The emergence of Artificial Intelligence (AI) can be dated back to the 1950s, however, it gained massive worldwide popularity around 2023. It can be stated that the topic of Artificial Intelligence has been hotly debated ever since then, especially after the release of ChatGPT. The platform gained immediate popularity due to its capabilities and became a life- and time-saver for individuals in any sector. Apart from the capabilities of AI, the question of quality of the answers provided by the AI should be in high focus, as it has been noticed that occasionally the answers provided are wrongful, misleading and incorrect.
The Capabilities and Promises of Legal AI
Many individuals seeking legal advice or even lawyers themselves turn to AI as it provides efficiency, accuracy and clarifications on various tasks and questions.

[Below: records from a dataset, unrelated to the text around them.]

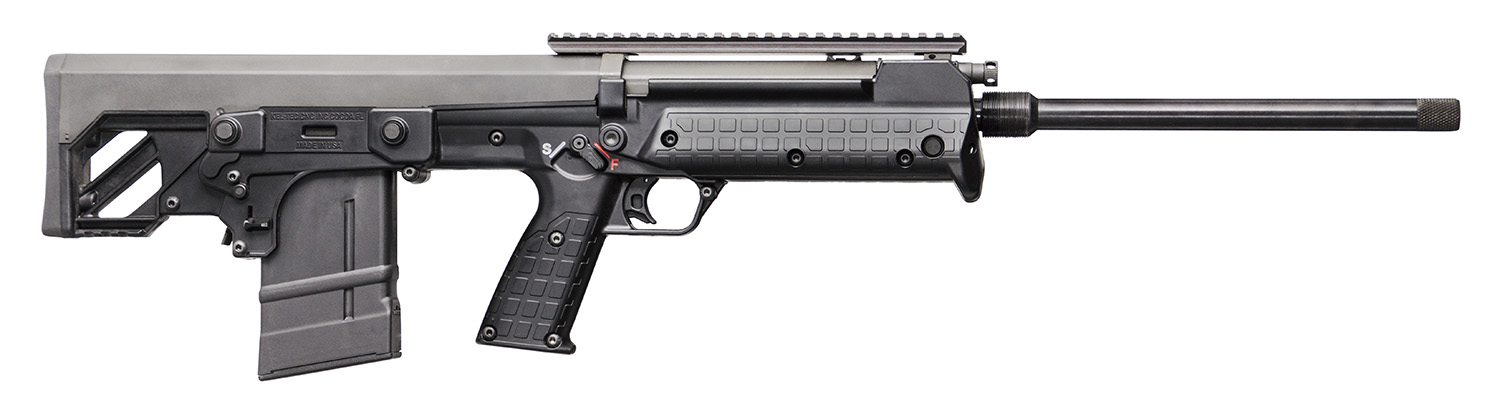 Kel-Tec RFB24BLK RFB Hunter 7.62x51mm NATO 20+1 24" Black Steel Barrel - Kel-Tec - 308 Win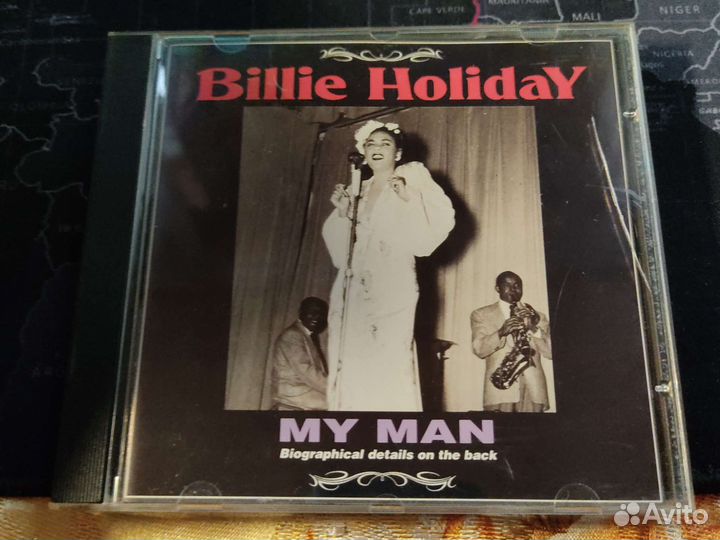 Billie Holiday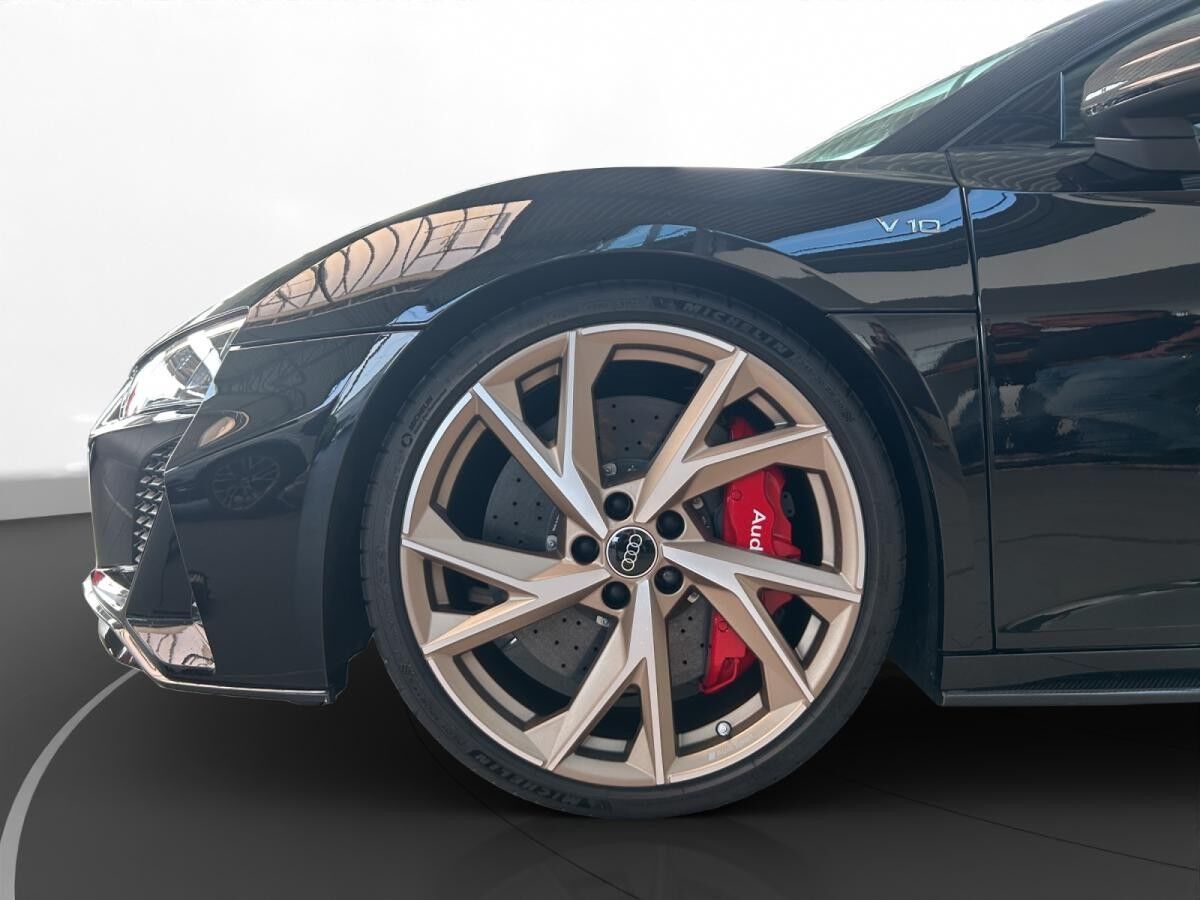 Audi R8 Spyder V10 performance qu. Keramik LM 20" Bronze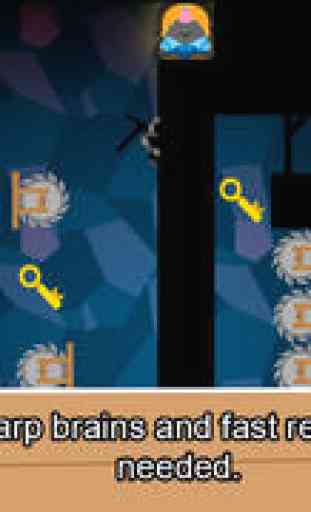Moe Miner: fun action puzzle game. 3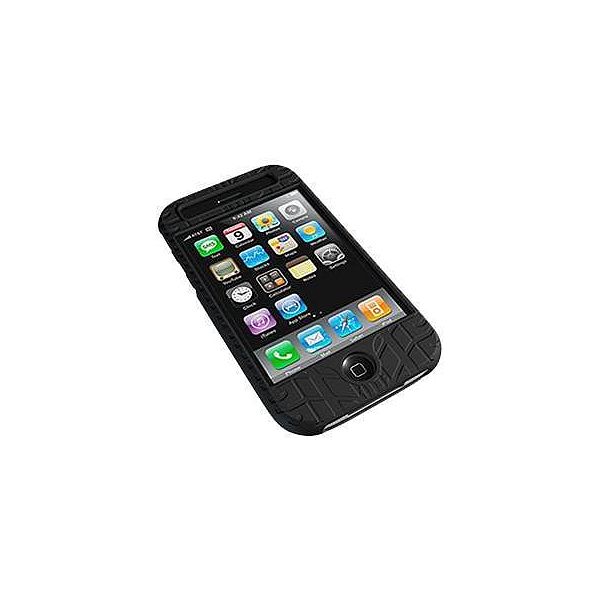 ifrogz 3g iphone treadzwrapz - Black iPods & MP3 Players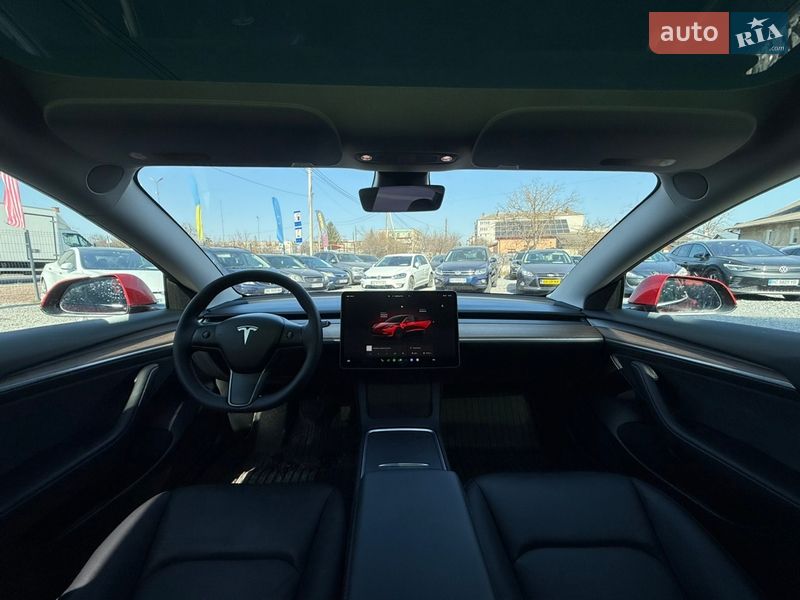 Седан Tesla Model 3 2023 в Стрые фото 16 Седан Tesla Model 3 2023 в Стрые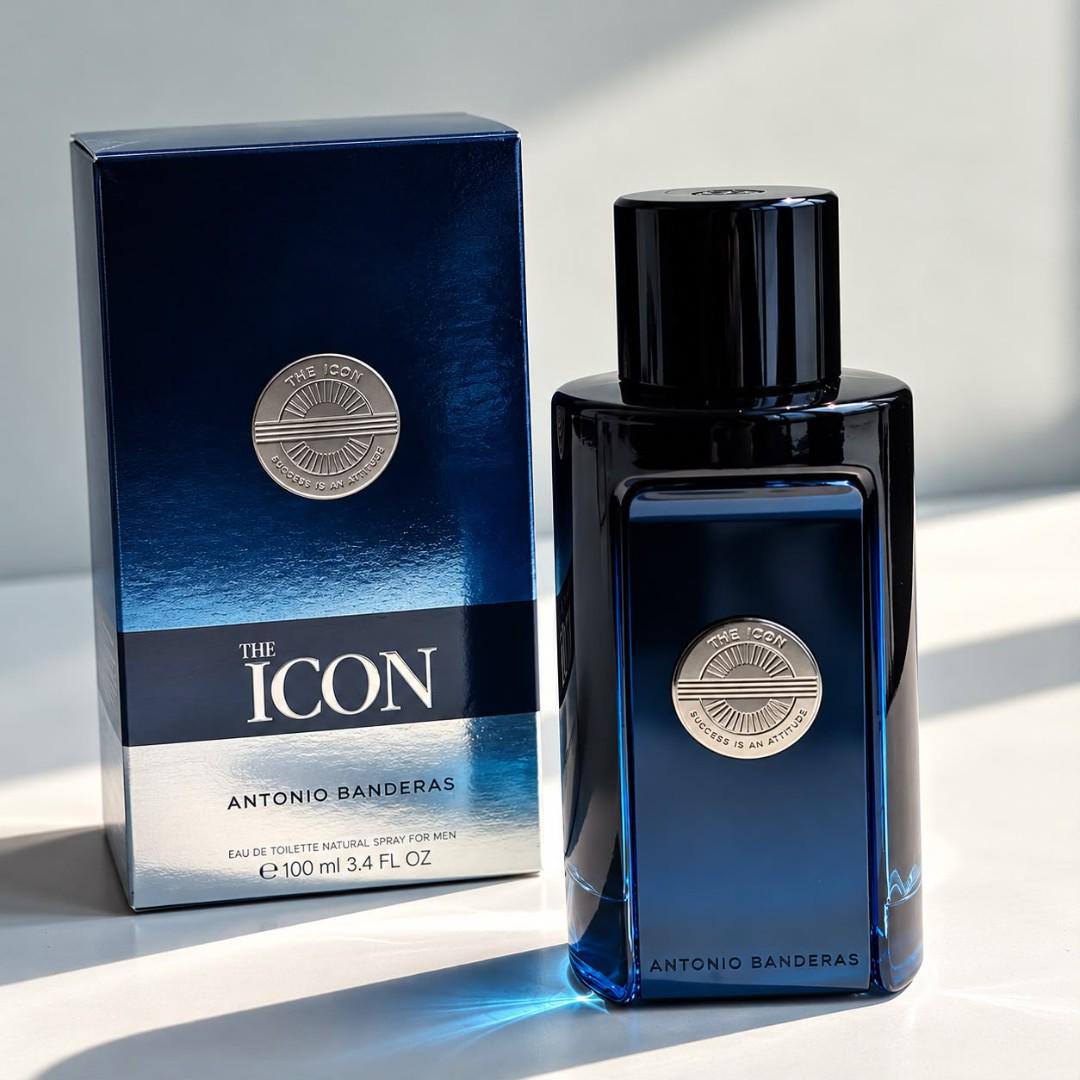 Perfume Banderas The Icon Eau de Toilette 100 ml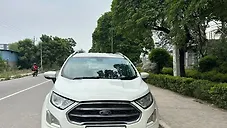 Used Ford Ecosport Titanium + 1.5L TDCi in Mohali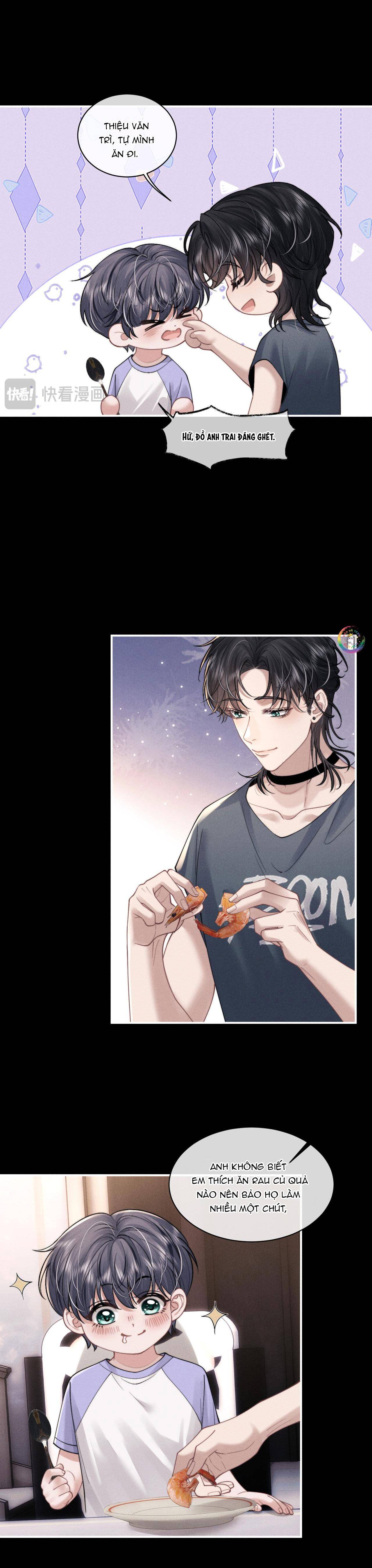 Chấp Sự Thỏ Tai Cụp: Chapter 80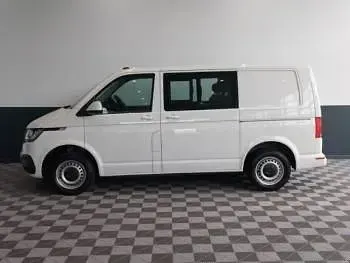 Used VW T7 Startline 2025 White Van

For example, in some countries with less accessible legal services, like the US, research done by the American Bar Association in 2024 revealed that AI adoption in legal practices has nearly tripled, going from 11% in 2023 to 30% in 2024. Moreover, legal AI can avoid the ‘human error’ mistakes and pay great attention to every detail, where human eye and attention might fail. In terms of productivity, AI tools help lawyers to save up to a few hours per week, assisting lawyers with repetitive tasks and also by allowing individuals to use legal AI for small questions instead of contacting a lawyer. This allows individuals to get clarity on their question immediately in just a few clicks instead of contacting a lawyer and scheduling an appointment. Moreover, AI is capable of analyzing multiple databases, which allows it to conduct deep research with good insight on the problem. These advantages may portray AI as a perfect replacement for lawyers, however, just because AI can handle structured low-risk tasks, it cannot replace the nuanced decision-making and ethical judgment of a human lawyer. These two aspects single handedly depict why, despite promising advantages, AI is a fundamentally flawed legal practitioner.
AI’s Limitations in Legal Understanding
While there are multiple advantages of AI for performing legal tasks, the limitations may be even greater and include issues with legal reasoning, interpretations, contextual understanding, and false misleading information. Rather than providing answers based on the actual legal knowledge and understanding, AI systems, particularly large language models such ChatGPT, generate the response based on the patterns in training data and often get limited access to sources online. This limitation led to cases where AI tools would fabricate legal facts, cases, citations and would misinterpret laws, causing consequences for individuals in real life.
The issue of AI-generated false or fabricated information is well-known and has been documented in various legal contexts. For example, one of the first cases of false information being used by the lawyers in court has made it to the news worldwide and drawn much attention. It was stated that a UK tribunal encountered a case in which the litigant submitted non-existent judgements, that later were attributed to AI generating tools. Similarly, in France, an AI-powered legal tool misrepresented GDPR regulations, fabricating amendments that were never enacted, which could have misled legal proceedings if not caught in time.
These cases are only a few examples out of many but they depict that human oversight is crucial in legal processes. The law is dynamic and has many small aspects that are crucial to take into consideration, which AI is incapable of doing. It has been noticed that AI is incapable of applying legal precedents contextually or account for individual circumstances, and those are crucial skills in legal practice. Moreover, a study by Stanford’s Institute for Human-Centered AI found hallucination rates as high as 88% in legal queries posed to AI models like GPT-4, indicating a significant risk when relying on AI for complex legal tasks.
Conclusion
This means that without genuine understanding, legal accountability, ability to interpret law dynamically and weight moral and societal implications, AI tools cannot handle complex, interpretive and occasionally subjective nature of law. Therefore, AI can be used to assist lawyers with existing legal knowledge under their supervision or used by individuals seeking some legal assistance but that assistance should not be trusted and it is best for individuals dealing with legal issues to contact a lawyer.